§ TO DO: Copy the lines below verbatim, beginning with the line that includes "Taking this photo" and continuing to the end; leave out everything before it.

§ MATERIAL FOR THIS EXERCISE:
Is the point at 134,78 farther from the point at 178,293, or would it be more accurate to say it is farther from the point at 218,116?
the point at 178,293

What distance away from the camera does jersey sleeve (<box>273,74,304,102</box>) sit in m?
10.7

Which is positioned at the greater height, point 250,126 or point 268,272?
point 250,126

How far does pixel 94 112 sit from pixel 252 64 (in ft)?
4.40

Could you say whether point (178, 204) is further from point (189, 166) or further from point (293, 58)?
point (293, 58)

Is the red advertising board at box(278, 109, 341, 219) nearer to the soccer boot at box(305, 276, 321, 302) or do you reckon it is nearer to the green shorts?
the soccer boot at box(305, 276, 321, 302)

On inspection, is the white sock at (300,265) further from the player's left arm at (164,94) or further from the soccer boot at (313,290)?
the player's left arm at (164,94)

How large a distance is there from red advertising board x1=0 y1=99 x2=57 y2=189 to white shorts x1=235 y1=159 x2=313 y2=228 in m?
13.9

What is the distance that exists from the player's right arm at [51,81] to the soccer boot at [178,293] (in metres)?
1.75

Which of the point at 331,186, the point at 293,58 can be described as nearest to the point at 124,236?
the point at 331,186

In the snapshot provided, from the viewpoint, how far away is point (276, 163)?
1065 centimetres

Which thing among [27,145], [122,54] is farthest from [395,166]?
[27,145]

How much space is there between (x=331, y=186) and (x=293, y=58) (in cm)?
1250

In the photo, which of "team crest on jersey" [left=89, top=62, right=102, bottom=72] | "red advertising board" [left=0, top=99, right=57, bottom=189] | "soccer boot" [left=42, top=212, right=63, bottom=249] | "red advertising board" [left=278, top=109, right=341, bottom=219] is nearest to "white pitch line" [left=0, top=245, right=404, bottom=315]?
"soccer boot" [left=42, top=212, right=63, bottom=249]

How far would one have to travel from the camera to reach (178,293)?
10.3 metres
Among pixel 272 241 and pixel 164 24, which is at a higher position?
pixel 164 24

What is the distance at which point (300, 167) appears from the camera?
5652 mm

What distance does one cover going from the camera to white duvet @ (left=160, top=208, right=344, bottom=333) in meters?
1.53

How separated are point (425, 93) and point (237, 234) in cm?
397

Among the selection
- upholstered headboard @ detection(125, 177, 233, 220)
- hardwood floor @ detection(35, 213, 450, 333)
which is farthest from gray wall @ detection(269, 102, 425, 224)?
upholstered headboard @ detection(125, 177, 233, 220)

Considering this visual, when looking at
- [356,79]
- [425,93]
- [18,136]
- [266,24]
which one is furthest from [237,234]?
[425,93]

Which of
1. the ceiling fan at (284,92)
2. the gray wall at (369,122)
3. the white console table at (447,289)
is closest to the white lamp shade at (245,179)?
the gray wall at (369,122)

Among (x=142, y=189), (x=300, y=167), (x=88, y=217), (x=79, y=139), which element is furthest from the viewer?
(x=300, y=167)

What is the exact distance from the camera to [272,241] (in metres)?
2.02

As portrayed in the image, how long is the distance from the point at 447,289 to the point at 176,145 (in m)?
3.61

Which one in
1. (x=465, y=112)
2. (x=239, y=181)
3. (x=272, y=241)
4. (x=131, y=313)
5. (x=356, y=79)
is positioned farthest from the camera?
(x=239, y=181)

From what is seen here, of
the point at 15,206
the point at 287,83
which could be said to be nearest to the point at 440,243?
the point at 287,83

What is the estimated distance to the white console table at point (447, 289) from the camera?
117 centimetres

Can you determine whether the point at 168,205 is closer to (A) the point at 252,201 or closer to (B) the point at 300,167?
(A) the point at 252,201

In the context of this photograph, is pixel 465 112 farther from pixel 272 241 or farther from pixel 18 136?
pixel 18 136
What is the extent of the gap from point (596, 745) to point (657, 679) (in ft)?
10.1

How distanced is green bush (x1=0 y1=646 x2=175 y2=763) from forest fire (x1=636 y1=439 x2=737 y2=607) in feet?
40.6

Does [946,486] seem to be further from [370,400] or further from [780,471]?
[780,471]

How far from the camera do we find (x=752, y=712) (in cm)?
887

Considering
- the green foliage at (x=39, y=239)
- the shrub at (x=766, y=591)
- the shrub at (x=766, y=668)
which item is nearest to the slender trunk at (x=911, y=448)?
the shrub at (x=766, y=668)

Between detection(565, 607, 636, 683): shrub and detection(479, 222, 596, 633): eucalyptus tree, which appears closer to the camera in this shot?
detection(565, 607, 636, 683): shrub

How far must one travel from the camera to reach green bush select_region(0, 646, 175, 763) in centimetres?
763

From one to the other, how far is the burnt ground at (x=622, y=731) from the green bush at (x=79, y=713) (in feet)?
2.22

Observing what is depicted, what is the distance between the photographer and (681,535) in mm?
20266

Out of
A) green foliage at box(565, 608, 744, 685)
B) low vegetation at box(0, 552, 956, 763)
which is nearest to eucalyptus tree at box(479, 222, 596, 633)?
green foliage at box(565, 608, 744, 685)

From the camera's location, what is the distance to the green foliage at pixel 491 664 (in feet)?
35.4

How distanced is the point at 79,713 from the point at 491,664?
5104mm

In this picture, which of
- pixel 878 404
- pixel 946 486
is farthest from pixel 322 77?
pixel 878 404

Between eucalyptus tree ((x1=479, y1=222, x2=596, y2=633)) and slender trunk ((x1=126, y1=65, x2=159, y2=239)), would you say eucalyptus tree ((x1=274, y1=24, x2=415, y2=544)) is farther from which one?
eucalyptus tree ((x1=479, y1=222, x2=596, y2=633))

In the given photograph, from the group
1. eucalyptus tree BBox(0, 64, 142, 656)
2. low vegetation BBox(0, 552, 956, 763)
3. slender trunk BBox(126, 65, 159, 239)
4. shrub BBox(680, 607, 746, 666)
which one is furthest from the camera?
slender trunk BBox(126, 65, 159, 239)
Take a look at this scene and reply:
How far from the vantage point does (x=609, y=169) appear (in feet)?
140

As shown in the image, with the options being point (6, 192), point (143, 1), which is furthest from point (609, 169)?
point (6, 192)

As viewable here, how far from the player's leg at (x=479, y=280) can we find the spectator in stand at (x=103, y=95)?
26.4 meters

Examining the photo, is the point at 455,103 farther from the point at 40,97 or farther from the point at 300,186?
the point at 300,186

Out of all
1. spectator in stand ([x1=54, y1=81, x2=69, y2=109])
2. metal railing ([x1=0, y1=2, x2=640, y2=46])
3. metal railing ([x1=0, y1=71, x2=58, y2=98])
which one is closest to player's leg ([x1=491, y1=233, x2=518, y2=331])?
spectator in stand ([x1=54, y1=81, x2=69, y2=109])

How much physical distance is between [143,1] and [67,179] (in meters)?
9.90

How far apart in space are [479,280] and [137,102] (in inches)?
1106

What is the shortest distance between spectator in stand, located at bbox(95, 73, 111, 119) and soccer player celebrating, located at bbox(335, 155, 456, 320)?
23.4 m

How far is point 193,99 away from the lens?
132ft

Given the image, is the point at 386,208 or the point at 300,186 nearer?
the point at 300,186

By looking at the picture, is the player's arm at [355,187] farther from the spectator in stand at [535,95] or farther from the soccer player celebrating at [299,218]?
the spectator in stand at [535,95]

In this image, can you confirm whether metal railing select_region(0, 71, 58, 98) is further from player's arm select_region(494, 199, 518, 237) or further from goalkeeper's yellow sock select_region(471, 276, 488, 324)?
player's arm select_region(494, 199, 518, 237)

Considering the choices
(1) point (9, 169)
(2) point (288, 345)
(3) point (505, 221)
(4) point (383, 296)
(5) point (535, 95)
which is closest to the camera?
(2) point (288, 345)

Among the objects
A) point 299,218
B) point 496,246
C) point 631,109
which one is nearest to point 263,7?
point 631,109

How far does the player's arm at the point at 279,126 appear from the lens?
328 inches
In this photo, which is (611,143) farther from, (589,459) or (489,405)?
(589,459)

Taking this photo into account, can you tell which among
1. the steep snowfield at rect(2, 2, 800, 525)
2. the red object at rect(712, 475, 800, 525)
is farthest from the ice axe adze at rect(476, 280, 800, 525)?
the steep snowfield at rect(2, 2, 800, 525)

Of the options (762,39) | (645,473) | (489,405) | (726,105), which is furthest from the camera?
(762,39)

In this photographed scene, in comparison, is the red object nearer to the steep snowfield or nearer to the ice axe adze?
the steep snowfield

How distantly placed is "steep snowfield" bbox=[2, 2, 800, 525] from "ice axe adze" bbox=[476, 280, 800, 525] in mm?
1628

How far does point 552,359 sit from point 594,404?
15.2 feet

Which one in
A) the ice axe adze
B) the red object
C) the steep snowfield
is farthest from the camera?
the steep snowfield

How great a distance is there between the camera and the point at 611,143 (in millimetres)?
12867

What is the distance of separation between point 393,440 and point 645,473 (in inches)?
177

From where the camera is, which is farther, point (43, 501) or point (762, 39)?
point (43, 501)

§ EXPECTED OUTPUT:
Taking this photo into account, can you tell which among
1. the steep snowfield at rect(2, 2, 800, 525)
2. the red object at rect(712, 475, 800, 525)
is farthest from the ice axe adze at rect(476, 280, 800, 525)?
the steep snowfield at rect(2, 2, 800, 525)

Of the options (762,39) | (645,473) | (489,405) | (726,105), which is furthest from the camera?
(762,39)

In this photographed scene, in comparison, is the red object nearer to the steep snowfield or nearer to the ice axe adze?
the steep snowfield

How distantly placed is "steep snowfield" bbox=[2, 2, 800, 525] from "ice axe adze" bbox=[476, 280, 800, 525] in mm?
1628

How far does point 552,359 sit from point 594,404?
15.2 feet

Which one in
A) the ice axe adze
B) the red object
C) the steep snowfield
is farthest from the camera?
the steep snowfield

How great a distance is there between the camera and the point at 611,143 (in millimetres)?
12867

What is the distance of separation between point 393,440 and point 645,473 (in inches)?
177

From where the camera is, which is farther, point (43, 501) or point (762, 39)?
point (43, 501)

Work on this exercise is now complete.